Greg trudged through the kitchen pushing his fifth cartful of peeled potatoes. Today, they were being fried in canola oil and served as French fries for the children’s plates. It was the only day of the year children were allowed into the private business hotel. A running sous chef dropped a bin of sliced purple cabbage. He looked around to see if anyone saw him. Only Greg had noticed, and they locked eyes. The cook swept the shredded strings back into the bin with his arm, and continued on.
Dora was standing by the big burnishing machine near the dishwashers and she was loading armfuls of forks and knives into the thing. The machine contained thousands of tiny steel balls, and shook violently to break away the enamel on the silver. Greg waved to her, and she returned it. She had orange earplugs nestled deep in her ears, right above the large gold hoop earrings that she wore despite the hotel’s policy against such things.
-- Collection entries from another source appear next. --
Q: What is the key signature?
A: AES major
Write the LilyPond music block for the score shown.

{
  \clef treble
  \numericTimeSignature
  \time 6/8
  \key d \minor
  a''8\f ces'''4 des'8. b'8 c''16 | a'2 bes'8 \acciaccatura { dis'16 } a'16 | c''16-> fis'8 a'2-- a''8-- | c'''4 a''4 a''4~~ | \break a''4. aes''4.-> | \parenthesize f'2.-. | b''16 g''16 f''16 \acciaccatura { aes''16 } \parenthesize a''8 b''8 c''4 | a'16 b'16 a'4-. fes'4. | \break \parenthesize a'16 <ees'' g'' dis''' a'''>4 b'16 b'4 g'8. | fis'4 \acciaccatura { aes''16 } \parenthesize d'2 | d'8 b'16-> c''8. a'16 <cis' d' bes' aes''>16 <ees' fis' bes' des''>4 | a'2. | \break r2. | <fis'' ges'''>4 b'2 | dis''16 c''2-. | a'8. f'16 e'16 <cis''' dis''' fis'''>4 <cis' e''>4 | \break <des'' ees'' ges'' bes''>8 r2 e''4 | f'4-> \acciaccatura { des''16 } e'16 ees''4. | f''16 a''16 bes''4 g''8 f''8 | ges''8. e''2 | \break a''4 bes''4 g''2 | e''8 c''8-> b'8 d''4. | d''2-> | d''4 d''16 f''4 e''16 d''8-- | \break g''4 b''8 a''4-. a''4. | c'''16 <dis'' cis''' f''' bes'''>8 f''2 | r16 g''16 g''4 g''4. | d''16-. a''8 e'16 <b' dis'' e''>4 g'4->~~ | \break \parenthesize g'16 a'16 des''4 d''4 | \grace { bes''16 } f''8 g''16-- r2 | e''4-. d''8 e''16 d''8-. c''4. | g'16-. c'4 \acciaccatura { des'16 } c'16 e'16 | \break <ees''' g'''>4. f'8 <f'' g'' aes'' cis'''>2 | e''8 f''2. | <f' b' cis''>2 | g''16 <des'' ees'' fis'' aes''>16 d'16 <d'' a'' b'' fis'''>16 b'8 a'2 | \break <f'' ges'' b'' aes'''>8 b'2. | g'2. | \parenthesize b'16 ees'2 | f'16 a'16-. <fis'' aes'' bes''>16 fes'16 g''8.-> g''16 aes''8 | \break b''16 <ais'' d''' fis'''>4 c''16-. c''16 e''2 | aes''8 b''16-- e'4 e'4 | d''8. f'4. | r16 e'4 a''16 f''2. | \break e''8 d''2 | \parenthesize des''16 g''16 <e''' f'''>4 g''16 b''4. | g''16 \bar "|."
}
“Dora, I wanted to ask you a question,” Greg said, just as she turned around and engaged the machine, drowning out his words. He repeated his statement, but again she did not hear him. He stared at her back for some moments and wondered not for the first time what it might be like to see her black hair fall from her cook’s cap across her shoulders. He heard a commotion coming from the other end of the kitchen.
Greg saw the Chef at the end of the hallway. His face was a mosaic of twisted flesh and exacerbated capillaries. His hat looked like it was pulsing atop his boiling head. He was staring at one of the garde mange staff whose cheeks were sickly puckered.
“Then get outta here!” the Chef yelled. He took giant strides across the kitchen, hollering at the line cooks and the extra roundsmen hired for the day. Everyone stopped working. “We need hors d'oeuvres! “ he screamed. “We need ‘em now! We need hors d’oeuvres! Jason’s sick, everybody! He’s gotta go home, because he thinks he’s gonna throw up! He’s gotta go, so one of you has to do his work!” He threw up his hands. “The pot stickers aren’t going to make themselves, every body! We need hors d’oeuvres! Come on, people, you stick a skewer through a piece of meat! This is baby shit!”
No one answered. Jason jogged to the stairwell, hands clamped over his mouth. Greg felt a welled lump rise. When he first started at the hotel nearly three decades ago, he worked at the garde mange station.
“Hey, ah, I’ll do it, Chef,” he said.
“You’re not doing shit, shoemaker.” He strode toward his office. “Mullen, get cher ass to garde mange!” The door crashed close; the heat lamps at each station swayed at the bottom of their coiled cords. The commotion of the holiday resumed as Mullen ran across the kitchen. Greg pushed the potato cart toward the bubbling fryers.